État d'esprit
Nerveux ou excité ? Même corps, autre histoire
La nervosité et l'excitation, c'est le même corps : cœur qui bat, adrénaline, papillons dans le ventre. On ne calme pas un enfant facilement. Mais on peut l'aider à renommer ce qu'il ressent et à garder l'énergie.
L’idée en bref
- La nervosité et l’excitation, c’est le même corps. Cœur qui bat, adrénaline, papillons dans le ventre : la seule différence, c’est le mot que votre enfant pose dessus.
- Ne combattez pas ce qu’il ressent, renommez-le. « Calme-toi » marche rarement. On ne passe pas d’un coup d’un état tendu à un état calme. « Je suis excité » marche mieux : ça garde l’énergie et change l’histoire.
- La nervosité, c’est du carburant. Et un signe qu’il tient à ça. Voyez-la comme le corps qui se prépare, pas comme un problème.
Derrière les plots, avant une grande course, votre enfant devient silencieux et un peu pâle. Le cœur bat fort, les mains sont froides, le ventre est noué. « Je suis tellement nerveux », dit-il. Et chaque cellule de votre corps veut arranger ça avec les mots les plus naturels du monde : détends-toi. Calme-toi. Tu vas y arriver. Ça ne marche presque jamais.

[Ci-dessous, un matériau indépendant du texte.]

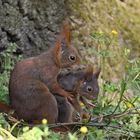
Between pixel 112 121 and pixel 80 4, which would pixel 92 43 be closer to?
pixel 80 4

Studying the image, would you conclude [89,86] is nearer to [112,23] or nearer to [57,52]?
[57,52]

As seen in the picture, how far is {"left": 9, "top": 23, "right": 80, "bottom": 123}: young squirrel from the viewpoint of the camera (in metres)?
5.68

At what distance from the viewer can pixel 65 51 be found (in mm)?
6055

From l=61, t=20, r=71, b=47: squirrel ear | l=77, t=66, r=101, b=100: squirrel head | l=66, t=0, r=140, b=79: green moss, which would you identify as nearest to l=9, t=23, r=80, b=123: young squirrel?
l=61, t=20, r=71, b=47: squirrel ear

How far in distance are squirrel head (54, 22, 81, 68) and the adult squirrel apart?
19cm

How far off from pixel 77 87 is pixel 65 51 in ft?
1.20

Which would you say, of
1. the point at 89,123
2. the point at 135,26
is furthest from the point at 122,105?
the point at 135,26

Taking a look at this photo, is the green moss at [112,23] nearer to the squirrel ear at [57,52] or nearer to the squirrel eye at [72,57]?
the squirrel eye at [72,57]

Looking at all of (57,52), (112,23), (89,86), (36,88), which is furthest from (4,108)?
(112,23)

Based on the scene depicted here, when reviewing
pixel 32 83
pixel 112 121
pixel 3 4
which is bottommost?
pixel 112 121

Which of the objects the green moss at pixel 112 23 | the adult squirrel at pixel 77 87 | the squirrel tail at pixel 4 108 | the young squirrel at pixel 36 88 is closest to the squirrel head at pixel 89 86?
the adult squirrel at pixel 77 87

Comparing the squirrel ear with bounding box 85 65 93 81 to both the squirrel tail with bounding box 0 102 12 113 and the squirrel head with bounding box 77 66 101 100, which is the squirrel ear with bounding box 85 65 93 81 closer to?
the squirrel head with bounding box 77 66 101 100

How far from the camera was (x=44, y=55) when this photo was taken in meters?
6.00

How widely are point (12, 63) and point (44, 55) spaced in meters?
1.08
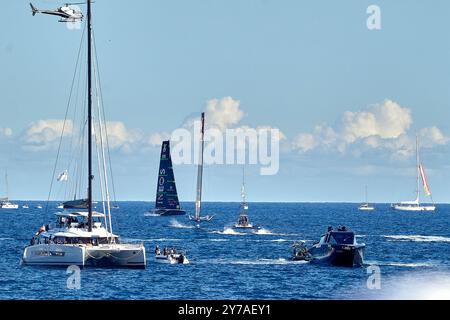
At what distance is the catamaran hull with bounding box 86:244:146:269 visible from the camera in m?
77.7

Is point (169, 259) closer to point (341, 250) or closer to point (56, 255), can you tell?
point (56, 255)

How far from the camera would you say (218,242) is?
438 feet

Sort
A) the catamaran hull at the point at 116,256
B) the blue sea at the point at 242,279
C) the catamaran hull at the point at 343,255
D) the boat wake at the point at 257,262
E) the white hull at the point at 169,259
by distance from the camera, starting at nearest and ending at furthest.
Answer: the blue sea at the point at 242,279, the catamaran hull at the point at 116,256, the catamaran hull at the point at 343,255, the white hull at the point at 169,259, the boat wake at the point at 257,262

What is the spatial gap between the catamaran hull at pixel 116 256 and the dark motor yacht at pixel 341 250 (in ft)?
61.0

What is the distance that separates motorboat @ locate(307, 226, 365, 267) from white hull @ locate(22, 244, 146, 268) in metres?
18.6

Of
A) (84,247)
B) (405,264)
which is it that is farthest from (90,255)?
(405,264)

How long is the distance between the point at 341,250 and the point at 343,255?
24.2 inches

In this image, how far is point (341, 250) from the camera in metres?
87.7

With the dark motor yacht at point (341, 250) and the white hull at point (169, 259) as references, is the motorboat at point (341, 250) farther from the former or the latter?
the white hull at point (169, 259)

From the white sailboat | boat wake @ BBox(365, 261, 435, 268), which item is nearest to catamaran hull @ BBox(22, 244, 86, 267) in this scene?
the white sailboat

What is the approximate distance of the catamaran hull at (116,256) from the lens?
77.7 metres

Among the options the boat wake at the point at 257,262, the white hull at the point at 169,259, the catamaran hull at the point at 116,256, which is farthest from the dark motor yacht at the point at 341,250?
the catamaran hull at the point at 116,256
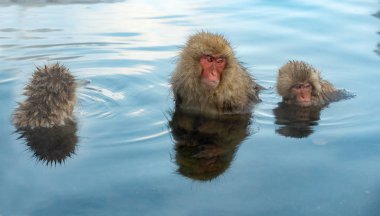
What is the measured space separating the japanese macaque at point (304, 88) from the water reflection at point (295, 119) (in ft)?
0.37

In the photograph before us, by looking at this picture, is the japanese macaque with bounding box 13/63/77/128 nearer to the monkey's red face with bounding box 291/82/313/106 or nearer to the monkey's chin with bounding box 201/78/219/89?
the monkey's chin with bounding box 201/78/219/89

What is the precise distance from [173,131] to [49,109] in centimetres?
97

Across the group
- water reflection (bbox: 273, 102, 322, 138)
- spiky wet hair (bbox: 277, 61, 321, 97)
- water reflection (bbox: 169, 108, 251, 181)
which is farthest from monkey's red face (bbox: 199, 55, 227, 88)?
spiky wet hair (bbox: 277, 61, 321, 97)

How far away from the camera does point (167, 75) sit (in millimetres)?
6621

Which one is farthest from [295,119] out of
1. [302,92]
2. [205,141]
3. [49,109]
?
[49,109]

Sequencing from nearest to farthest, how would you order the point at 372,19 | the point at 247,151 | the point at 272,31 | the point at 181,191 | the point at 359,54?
1. the point at 181,191
2. the point at 247,151
3. the point at 359,54
4. the point at 272,31
5. the point at 372,19

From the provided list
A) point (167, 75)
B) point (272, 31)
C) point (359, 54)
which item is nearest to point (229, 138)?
point (167, 75)

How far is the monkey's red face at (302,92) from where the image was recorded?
6.12 meters

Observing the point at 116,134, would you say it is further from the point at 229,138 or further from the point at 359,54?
the point at 359,54

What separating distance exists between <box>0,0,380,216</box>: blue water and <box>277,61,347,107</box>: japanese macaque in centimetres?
17

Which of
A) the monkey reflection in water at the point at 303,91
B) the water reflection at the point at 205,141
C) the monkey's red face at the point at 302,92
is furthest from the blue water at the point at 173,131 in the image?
the monkey's red face at the point at 302,92

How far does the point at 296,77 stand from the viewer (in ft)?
20.2

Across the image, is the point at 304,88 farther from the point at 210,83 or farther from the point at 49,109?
the point at 49,109

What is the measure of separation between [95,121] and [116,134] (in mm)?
373
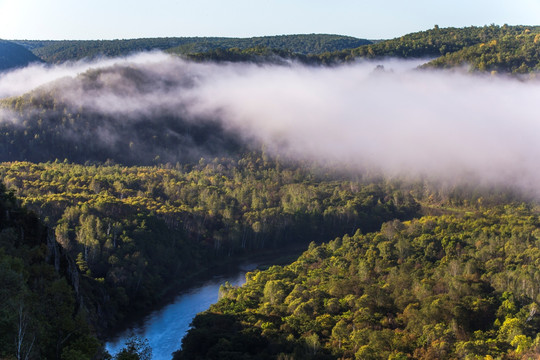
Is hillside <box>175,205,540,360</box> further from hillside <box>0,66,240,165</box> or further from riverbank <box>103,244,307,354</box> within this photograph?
hillside <box>0,66,240,165</box>

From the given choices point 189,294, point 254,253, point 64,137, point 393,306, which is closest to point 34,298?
point 393,306

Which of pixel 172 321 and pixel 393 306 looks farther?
pixel 172 321

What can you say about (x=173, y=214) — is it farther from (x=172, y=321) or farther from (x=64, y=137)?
(x=64, y=137)

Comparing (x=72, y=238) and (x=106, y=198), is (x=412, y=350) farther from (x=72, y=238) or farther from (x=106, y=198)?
(x=106, y=198)

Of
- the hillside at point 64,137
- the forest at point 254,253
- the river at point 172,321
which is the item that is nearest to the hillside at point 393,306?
the forest at point 254,253

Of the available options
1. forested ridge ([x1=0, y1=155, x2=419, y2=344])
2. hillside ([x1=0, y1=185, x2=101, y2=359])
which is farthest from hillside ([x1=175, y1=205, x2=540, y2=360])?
hillside ([x1=0, y1=185, x2=101, y2=359])

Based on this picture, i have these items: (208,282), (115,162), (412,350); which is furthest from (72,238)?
(115,162)
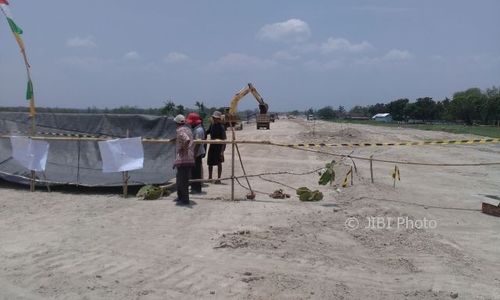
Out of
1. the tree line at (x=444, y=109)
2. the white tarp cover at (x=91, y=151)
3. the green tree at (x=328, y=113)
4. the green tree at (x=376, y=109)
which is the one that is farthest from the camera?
the green tree at (x=376, y=109)

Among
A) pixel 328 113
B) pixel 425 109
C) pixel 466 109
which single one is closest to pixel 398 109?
pixel 425 109

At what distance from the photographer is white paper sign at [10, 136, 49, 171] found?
11.2 metres

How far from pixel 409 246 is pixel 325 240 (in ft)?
3.85

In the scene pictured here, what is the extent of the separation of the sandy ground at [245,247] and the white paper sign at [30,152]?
648 millimetres

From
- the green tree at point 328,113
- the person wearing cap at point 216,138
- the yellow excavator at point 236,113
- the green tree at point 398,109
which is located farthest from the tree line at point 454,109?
the person wearing cap at point 216,138

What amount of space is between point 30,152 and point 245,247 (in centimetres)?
655

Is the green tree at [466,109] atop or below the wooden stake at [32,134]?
atop

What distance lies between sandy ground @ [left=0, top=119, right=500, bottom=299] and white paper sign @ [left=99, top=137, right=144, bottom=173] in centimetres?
69

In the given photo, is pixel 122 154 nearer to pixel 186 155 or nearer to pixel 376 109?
pixel 186 155

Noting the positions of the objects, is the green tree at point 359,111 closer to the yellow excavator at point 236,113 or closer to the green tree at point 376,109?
the green tree at point 376,109

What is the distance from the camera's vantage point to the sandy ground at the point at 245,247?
5570 mm

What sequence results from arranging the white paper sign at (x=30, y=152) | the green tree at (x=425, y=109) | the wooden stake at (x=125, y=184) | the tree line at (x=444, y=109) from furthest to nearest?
the green tree at (x=425, y=109) < the tree line at (x=444, y=109) < the white paper sign at (x=30, y=152) < the wooden stake at (x=125, y=184)

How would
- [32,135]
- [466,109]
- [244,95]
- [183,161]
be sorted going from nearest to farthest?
[183,161] → [32,135] → [244,95] → [466,109]

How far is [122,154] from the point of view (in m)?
10.6
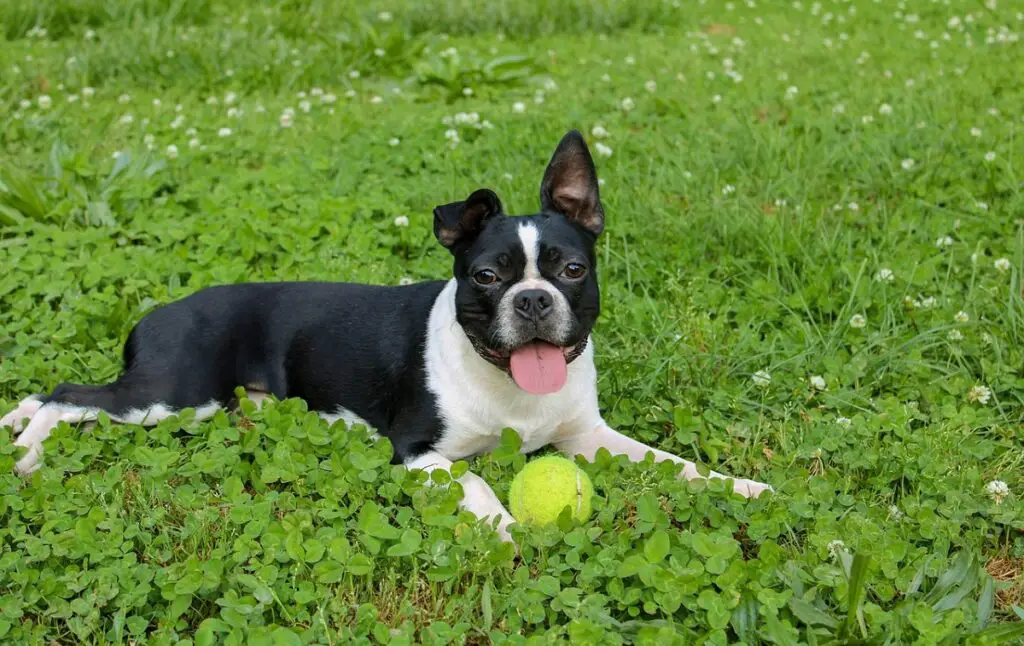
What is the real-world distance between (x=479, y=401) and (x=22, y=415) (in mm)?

« Calme-toi » échoue pour une raison simple. La nervosité, c’est un état plein d’énergie : cœur qui bat, adrénaline, cette vigilance qui bourdonne. Le calme, c’est un état sans énergie. Demander à un enfant survolté de sauter de l’un à l’autre en trente secondes, c’est demander un demi-tour presque impossible. Quand il n’y arrive pas, ça lui donne une raison de plus de se sentir mal. Le voilà nerveux et incapable de se calmer. Avec les meilleures intentions, vous avez doublé le poids.
Alors essayez l’autre direction. La nervosité et l’excitation sont, physiquement, la même chose : le même cœur qui bat, la même adrénaline, les mêmes papillons dans le ventre. Le corps monte en régime, et le cerveau pose un mot dessus. « Nerveux », c’est la lecture qui a peur. « Excité », c’est celle qui est prête. L’histoire, c’est la partie que vous pouvez vraiment changer. La psychologue Alison Wood Brooks l’a montré : les gens qui se disaient simplement « je suis excité » avant un moment sous pression réussissaient mieux que ceux qui essayaient de se calmer. Comme le montrent les recherches sur les émotions, le ressenti suit le mot, et pas l’inverse.
Ça aide de savoir ce qu’est vraiment ce ressenti. Cette nervosité n’est pas un avertissement que quelque chose cloche. C’est le corps qui tend à votre enfant un réservoir d’énergie pour la course qu’il va nager. Le cœur qui bat apporte de l’oxygène. Le bourdonnement, c’est la concentration. Même le nœud dans le ventre, c’est juste le système qui se met en route. La nervosité veut aussi dire qu’il tient à ça : personne n’a de papillons dans le ventre pour une chose qui lui est égale. Vu comme ça, le ressenti n’est plus un ennemi à écraser. Il devient la preuve qu’il est prêt et que ça compte.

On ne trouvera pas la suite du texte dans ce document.